Peanut Butter Chickpea Protein Bars with Sweet Potato Frosting Recipe

Introduction

These Peanut Butter Chickpea Protein Bars with Sweet Potato Frosting are a delicious and nutritious treat that combines plant-based protein with natural sweetness. Perfect for a post-workout snack or a healthy dessert, they’re easy to make and packed with wholesome ingredients.

The image features a square, two-layered dessert on a white plate set on a white marbled surface. The bottom layer is a thick, crumbly, beige base with a rough texture, looking like a dense cookie or biscuit. The top layer is a smooth, thick, dark brown chocolate cream spread evenly over the base. Some bites are taken from the dessert, showing the soft, crumbly interior and revealing the thickness of each layer clearly. Crumbs are scattered around the base on the plate, adding a casual, homemade feel.

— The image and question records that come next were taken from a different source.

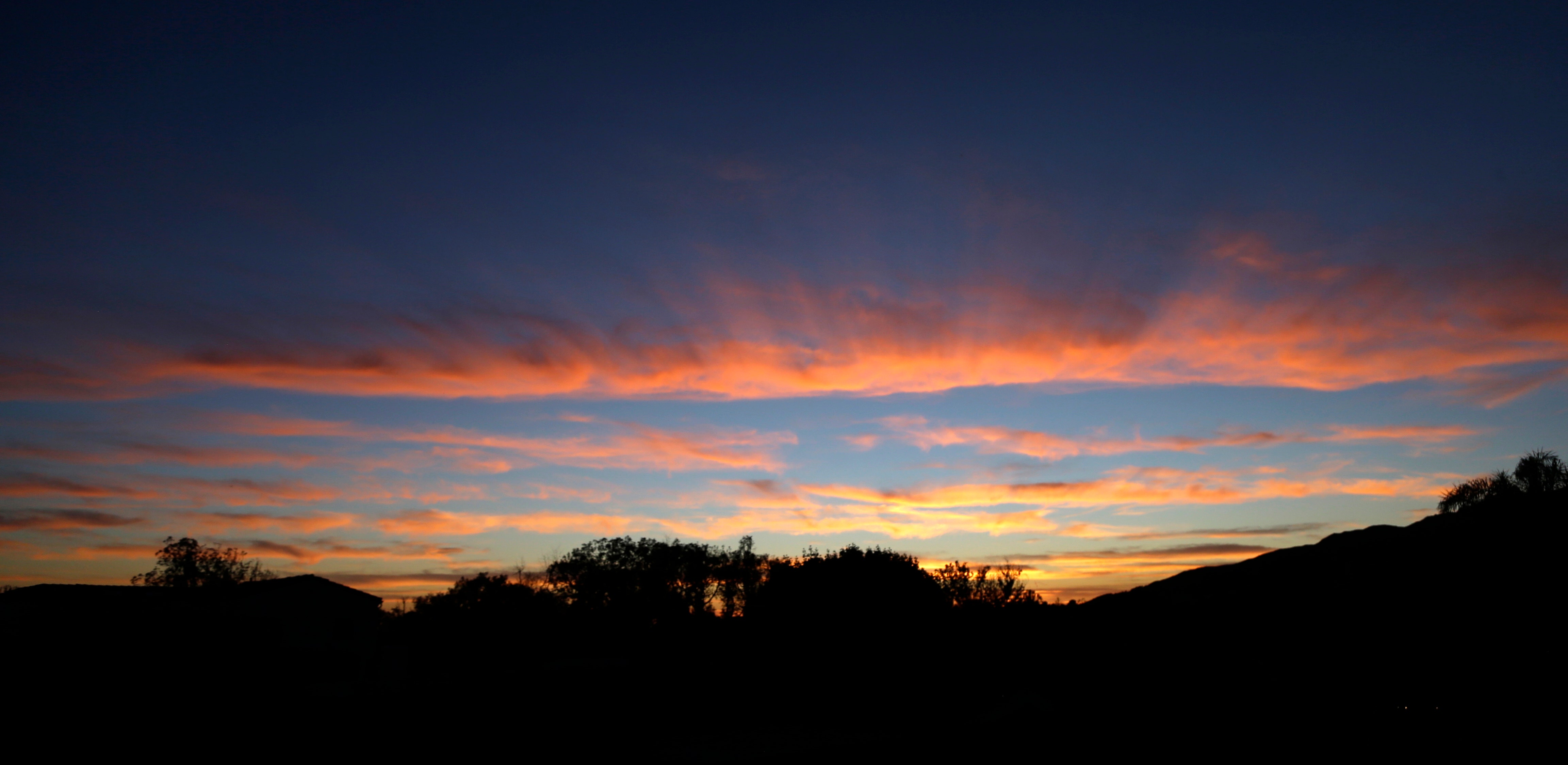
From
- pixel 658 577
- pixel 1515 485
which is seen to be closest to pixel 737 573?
pixel 658 577

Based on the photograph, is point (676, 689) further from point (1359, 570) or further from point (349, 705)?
point (1359, 570)

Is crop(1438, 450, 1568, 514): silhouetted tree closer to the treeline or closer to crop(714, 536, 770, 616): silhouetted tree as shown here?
the treeline

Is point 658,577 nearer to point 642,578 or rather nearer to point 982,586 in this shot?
point 642,578

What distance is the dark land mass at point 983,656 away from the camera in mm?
22453

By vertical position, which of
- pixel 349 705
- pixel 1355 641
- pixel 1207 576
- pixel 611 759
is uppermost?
pixel 1207 576

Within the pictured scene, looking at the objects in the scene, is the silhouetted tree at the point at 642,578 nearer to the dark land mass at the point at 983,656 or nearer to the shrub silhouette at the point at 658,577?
the shrub silhouette at the point at 658,577

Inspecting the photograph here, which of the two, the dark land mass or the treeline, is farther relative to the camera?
the treeline

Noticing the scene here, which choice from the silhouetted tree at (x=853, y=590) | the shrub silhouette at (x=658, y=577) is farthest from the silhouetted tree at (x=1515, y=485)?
the shrub silhouette at (x=658, y=577)

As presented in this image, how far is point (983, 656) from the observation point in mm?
39500

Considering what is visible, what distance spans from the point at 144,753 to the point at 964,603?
42725 mm

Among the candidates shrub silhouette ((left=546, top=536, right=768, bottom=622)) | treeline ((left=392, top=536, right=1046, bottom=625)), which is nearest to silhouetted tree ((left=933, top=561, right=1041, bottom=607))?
treeline ((left=392, top=536, right=1046, bottom=625))

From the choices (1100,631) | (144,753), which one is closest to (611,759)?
(144,753)

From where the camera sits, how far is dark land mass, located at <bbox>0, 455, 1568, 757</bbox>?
2245 cm

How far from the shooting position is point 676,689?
3759 centimetres
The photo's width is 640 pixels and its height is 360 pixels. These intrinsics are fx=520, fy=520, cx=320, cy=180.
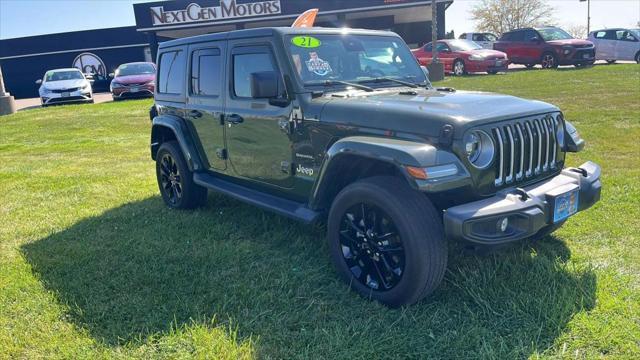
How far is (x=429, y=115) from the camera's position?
3141mm

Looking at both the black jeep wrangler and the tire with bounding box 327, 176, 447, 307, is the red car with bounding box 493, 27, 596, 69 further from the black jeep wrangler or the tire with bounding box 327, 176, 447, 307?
the tire with bounding box 327, 176, 447, 307

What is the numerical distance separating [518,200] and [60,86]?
1925cm

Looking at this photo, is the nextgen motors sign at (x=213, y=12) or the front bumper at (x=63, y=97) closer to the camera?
the front bumper at (x=63, y=97)

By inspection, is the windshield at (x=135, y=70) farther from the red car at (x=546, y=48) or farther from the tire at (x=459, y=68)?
the red car at (x=546, y=48)

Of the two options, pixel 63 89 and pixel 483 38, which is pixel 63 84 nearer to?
pixel 63 89

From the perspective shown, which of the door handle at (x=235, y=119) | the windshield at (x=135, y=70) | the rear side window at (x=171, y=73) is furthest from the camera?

In the blurred background, more pieces of the dessert are visible, placed on parchment paper with soft natural light filtering through. photo taken with an iphone --ar 4:5 --v 7

Ingredients

  • 1 cup canned chickpeas, rinsed and drained
  • 1/2 cup vanilla protein powder
  • 1/2 cup oat flour
  • 1/3 cup peanut butter
  • 4 tbsp maple syrup
  • 1 tsp vanilla extract
  • 2 tbsp dairy free milk (may need to add more)
  • 1/4 tsp sea salt
  • For the frosting:
  • 1 medium sweet potato, peeled and cubed
  • 1/2 cup melted vegan chocolate

Instructions

  1. Step 1: In a food processor, combine chickpeas, vanilla protein powder, oat flour, peanut butter, maple syrup, vanilla extract, dairy free milk, and sea salt. Process until the mixture is smooth and well combined.
  2. Step 2: Press the mixture evenly into a lined 8×8 inch baking dish or a large bread loaf pan.
  3. Step 3: Steam or boil the sweet potato cubes until tender, about 10-15 minutes. Drain and let cool slightly.
  4. Step 4: In a food processor, blend the sweet potato with the melted vegan chocolate until smooth and creamy.
  5. Step 5: Spread the sweet potato frosting evenly over the bars in the baking dish. Freeze for at least 2 hours or until firm.
  6. Step 6: Once set, cut into bars and enjoy!
  7. Step 7: Store the bars in an airtight container in the refrigerator for up to one week or freeze for longer storage. Thaw a bit before eating if frozen.

Tips & Variations

  • Add a handful of chopped nuts or seeds to the base mixture for extra crunch.
  • If you prefer a sweeter bar, increase the maple syrup slightly.
  • Use almond or cashew butter instead of peanut butter for a different flavor.
  • For a smoother frosting, blend the sweet potato thoroughly before adding melted chocolate.

Storage

Store the bars in an airtight container in the refrigerator for up to one week. For longer storage, freeze the bars and thaw them slightly before serving to enjoy the best texture and flavor.

How to Serve

A square dessert is placed on a white plate, showing three thick layers. The top and bottom layers are light brown and look soft and crumbly like a cake or cookie. The middle layer is a darker brown, creamy and smooth, probably chocolate frosting, with another thin top layer of the same creamy texture. Behind the plate, there is more of the dessert laid on torn parchment paper, resting on a white marbled surface with a blurred white decorative object nearby. The overall look is simple and homemade. photo taken with an iphone --ar 4:5 --v 7

Serve this delicious recipe with your favorite sides.

FAQs

Can I use fresh chickpeas instead of canned?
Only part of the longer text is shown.